[Start PASSAGE TO READ]
It is not often that we use these pages to mark the 69th anniversary of anything, but today is an exception. It was that number of years ago -- on June 6, 1944 -- that 156,000 American, British and Canadian troops participated in Operation Overlord, better known as D-Day.

The mass invasion of the beaches at Normandy, France, was a seminal moment in the eventual victory by the Allies in World War II.

Many of us are not old enough to remember that battle or even that war, but those who are often correctly remind us that we should never forget the courage and heroism displayed during that horrific battle and the sacrifices that were made during that war so that we can live in freedom.

It seems somehow bitterly ironic that this week also saw the passing of the last World War II veteran serving in the U.S. Senate. Sen. Frank R. Lautenberg, D-N.J., died Monday.

In the not-too-distant past there were many senators who had served in the armed forces during World War II. Names such as Bob Dole, John Warner, Phil Hart, Ted Stevens, Daniel Inouye and Ernest Hollings roamed the Senate's hallowed halls.

They are all gone now; Lautenberg was the last of the 115 members of the Senate who had served in the military during World War II.

But there are still people who do remember that time vividly and they tell us of an era when everyone in the nation pitched in and did something. Even those who didn't go into battle sacrificed in many ways. Such sacrifice wasn't considered heroic, it was the norm. One could fairly argue that never has the United States been so united as it was during World War II.

By all accounts, that invasion 69 years ago was nothing short of hell and it took a devastating toll.

Research by the U.S. National D-Day Memorial Foundation estimates that more than 4,400 Allied personnel -- about 2,500 Americans -- were killed during the battles surrounding the invasion. Thousands more suffered devastating injuries. Such is the tragedy of war.

But that bloody day, so many years ago, changed everything. The success of D-Day has often been called the beginning of the end of World War II. We should be grateful to all of those who fought and sacrificed on our behalf. To them and their families, on this anniversary, we offer a sincere thank you.
[End PASSAGE TO READ]
[Start DATA SUPPLIED]
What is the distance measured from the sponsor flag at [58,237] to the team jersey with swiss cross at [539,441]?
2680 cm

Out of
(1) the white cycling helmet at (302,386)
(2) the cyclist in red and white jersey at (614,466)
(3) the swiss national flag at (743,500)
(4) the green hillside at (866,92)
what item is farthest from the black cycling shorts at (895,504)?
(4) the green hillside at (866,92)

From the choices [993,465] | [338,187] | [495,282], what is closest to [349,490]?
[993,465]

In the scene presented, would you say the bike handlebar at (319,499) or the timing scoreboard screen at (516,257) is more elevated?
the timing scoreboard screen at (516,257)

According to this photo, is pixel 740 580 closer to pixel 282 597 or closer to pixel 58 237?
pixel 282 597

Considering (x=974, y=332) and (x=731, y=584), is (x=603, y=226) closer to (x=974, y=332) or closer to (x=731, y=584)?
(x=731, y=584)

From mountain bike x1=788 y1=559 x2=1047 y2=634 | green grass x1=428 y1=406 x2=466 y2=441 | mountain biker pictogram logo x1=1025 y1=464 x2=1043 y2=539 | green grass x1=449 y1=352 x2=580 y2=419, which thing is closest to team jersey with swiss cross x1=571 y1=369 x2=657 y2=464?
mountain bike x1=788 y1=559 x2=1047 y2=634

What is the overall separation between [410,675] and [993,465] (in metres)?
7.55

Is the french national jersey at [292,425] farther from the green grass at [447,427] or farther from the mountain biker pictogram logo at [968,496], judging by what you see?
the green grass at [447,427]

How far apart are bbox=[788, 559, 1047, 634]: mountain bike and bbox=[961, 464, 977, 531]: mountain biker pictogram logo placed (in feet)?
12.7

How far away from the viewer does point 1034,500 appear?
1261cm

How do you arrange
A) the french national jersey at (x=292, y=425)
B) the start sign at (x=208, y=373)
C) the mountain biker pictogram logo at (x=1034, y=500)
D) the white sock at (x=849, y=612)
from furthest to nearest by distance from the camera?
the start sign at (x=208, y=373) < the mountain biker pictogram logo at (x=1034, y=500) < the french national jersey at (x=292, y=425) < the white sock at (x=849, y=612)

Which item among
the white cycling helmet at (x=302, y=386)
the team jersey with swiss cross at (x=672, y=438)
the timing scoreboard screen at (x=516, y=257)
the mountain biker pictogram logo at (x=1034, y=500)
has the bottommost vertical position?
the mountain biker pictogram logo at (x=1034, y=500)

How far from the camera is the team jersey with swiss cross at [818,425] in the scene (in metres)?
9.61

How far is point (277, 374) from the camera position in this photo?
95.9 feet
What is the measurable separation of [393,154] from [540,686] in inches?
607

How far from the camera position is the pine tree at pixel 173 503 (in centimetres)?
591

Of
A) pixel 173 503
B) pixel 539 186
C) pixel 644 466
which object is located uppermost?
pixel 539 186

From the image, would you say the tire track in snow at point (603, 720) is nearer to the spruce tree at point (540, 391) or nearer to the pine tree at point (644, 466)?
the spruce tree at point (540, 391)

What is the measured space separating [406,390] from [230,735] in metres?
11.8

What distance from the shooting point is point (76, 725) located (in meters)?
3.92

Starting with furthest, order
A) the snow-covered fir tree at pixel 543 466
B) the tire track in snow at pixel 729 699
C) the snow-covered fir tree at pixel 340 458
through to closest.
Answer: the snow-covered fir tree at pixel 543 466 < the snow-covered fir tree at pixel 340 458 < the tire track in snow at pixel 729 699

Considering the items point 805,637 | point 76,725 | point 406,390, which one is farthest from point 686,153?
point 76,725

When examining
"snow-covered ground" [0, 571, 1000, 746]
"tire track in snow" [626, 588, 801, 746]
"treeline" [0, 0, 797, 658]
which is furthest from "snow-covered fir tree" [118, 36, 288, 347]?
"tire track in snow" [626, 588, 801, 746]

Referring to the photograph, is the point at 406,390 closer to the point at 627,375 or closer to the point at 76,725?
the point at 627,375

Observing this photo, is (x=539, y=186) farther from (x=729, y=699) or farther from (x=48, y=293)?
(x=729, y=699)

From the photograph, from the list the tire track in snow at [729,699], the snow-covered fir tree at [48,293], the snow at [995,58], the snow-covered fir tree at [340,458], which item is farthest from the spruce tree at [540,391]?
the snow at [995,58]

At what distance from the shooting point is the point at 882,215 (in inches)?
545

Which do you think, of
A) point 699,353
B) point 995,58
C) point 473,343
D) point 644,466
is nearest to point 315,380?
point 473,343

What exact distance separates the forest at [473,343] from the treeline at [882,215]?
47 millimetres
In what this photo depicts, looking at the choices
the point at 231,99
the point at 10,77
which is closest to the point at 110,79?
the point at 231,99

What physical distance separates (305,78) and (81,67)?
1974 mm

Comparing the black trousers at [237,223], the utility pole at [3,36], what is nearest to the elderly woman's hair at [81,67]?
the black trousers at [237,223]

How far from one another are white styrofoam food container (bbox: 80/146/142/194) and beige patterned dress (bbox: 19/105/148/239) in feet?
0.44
[End DATA SUPPLIED]
• [REQUIRED TASK] Per the D-Day editorial, how many troops took part in Operation Overlord? These items were drawn from a separate source.

• [TASK RESULT] 156,000 American, British and Canadian troops.